La 10e édition du Festival Lumière, à Lyon
Le prix Lumière sera décerné à Jane Fonda, pour l’ensemble de sa carrière de cinéma. / FESTIVAL LUMIÈRE DE LYON 2018
Pour sa 10e édition, le Festival Lumière de Lyon fêtera le cinéma, jusqu’au 21 octobre, à travers plusieurs centaines de séances réparties dans toute l’agglomération lyonnaise. Et en présence de nombreux invités prestigieux, tels que Liv Ullmann, Javier Bardem, Claude Lelouch, Peter Bogdanovitch, Alfonso Cuaron, Françoise Arnoul, Claire Denis.

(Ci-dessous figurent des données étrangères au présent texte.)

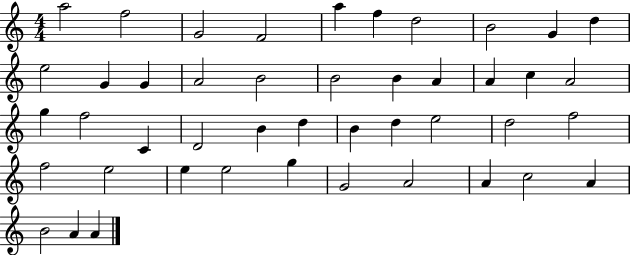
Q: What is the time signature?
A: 4/4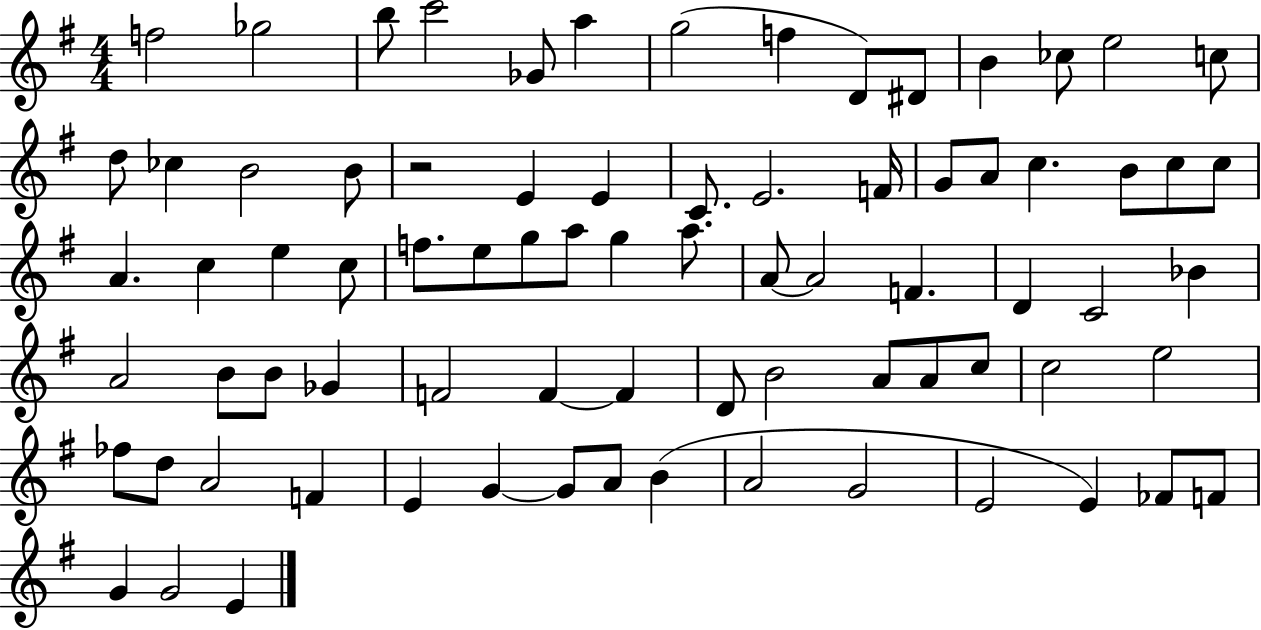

Ouvert au public, le rendez-vous célèbrera cette année le cinquantenaire du film de Stanley Kubrick, 2001 : l’Odyssée de l’espace, les 15 ans de Nos meilleures années, de Marco Tullio Giordana. Une nuit « Seigneurs des anneaux » sera aussi proposée avec les trois films de Peter Jackson en versions longues et des documents rares.
Rétrospectives (Henri Decoin, Muriel Box…), hommages (à Liv Ullmann, Max Linder…), expositions photos, masterclass et remise du prix Lumière, à Jane Fonda, pour l’ensemble de sa carrière de cinéma, sont également inscrits au programme.
Festival Lumière 2018, du 13 au 21 octobre, à Lyon.